TASK REQUIREMENTS.
Can you output the records below exactly as they are written?

PROVIDED MATERIAL.

— Begin —

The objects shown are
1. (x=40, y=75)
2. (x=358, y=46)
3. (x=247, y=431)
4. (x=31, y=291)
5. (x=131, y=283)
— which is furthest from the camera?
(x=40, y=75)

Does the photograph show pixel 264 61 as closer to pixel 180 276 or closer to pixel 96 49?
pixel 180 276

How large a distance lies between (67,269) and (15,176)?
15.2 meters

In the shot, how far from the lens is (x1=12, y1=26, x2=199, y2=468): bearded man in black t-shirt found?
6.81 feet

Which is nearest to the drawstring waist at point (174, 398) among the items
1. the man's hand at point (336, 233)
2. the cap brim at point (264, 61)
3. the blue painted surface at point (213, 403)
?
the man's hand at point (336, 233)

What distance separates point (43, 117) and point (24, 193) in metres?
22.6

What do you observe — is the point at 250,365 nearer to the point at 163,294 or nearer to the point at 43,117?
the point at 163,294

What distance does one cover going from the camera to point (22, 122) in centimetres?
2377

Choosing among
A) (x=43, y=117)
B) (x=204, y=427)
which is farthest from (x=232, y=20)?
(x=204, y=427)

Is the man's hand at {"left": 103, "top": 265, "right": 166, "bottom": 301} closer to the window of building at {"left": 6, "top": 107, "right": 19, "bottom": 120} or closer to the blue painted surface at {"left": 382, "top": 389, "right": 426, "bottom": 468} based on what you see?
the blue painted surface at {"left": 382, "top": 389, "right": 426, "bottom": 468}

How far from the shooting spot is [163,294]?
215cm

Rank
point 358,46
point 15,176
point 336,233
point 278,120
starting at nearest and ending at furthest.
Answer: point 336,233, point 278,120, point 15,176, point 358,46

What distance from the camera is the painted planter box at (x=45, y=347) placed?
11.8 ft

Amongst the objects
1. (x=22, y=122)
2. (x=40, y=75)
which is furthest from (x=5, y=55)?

— End —

ANSWER FOR THE TASK.
The objects shown are
1. (x=40, y=75)
2. (x=358, y=46)
3. (x=247, y=431)
4. (x=31, y=291)
5. (x=131, y=283)
— which is furthest from the camera?
(x=40, y=75)

Does the photograph show pixel 264 61 as closer to pixel 180 276 or closer to pixel 96 49?
pixel 180 276

How large a distance lies between (67,269) and (15,176)?
15.2 meters

In the shot, how far from the lens is (x1=12, y1=26, x2=199, y2=468): bearded man in black t-shirt found?
6.81 feet

Which is nearest to the drawstring waist at point (174, 398) among the items
1. the man's hand at point (336, 233)
2. the cap brim at point (264, 61)
3. the blue painted surface at point (213, 403)
?
the man's hand at point (336, 233)

What distance separates point (43, 117) and point (24, 193) in metres?
22.6

What do you observe — is the point at 250,365 nearer to the point at 163,294 or nearer to the point at 43,117?
the point at 163,294

What distance does one cover going from the camera to point (22, 122) in centimetres?
2377

Choosing among
A) (x=43, y=117)
B) (x=204, y=427)
which is farthest from (x=232, y=20)?
(x=204, y=427)

Is the man's hand at {"left": 103, "top": 265, "right": 166, "bottom": 301} closer to the window of building at {"left": 6, "top": 107, "right": 19, "bottom": 120} or closer to the blue painted surface at {"left": 382, "top": 389, "right": 426, "bottom": 468} based on what you see?
the blue painted surface at {"left": 382, "top": 389, "right": 426, "bottom": 468}

How far from the shooting spot is [163,294]?
215cm

Rank
point 358,46
point 15,176
point 336,233
point 278,120
starting at nearest and ending at furthest.
Answer: point 336,233, point 278,120, point 15,176, point 358,46

What distance from the camera is the painted planter box at (x=45, y=347) placed?
11.8 ft

Amongst the objects
1. (x=22, y=122)
2. (x=40, y=75)
which is furthest from (x=5, y=55)?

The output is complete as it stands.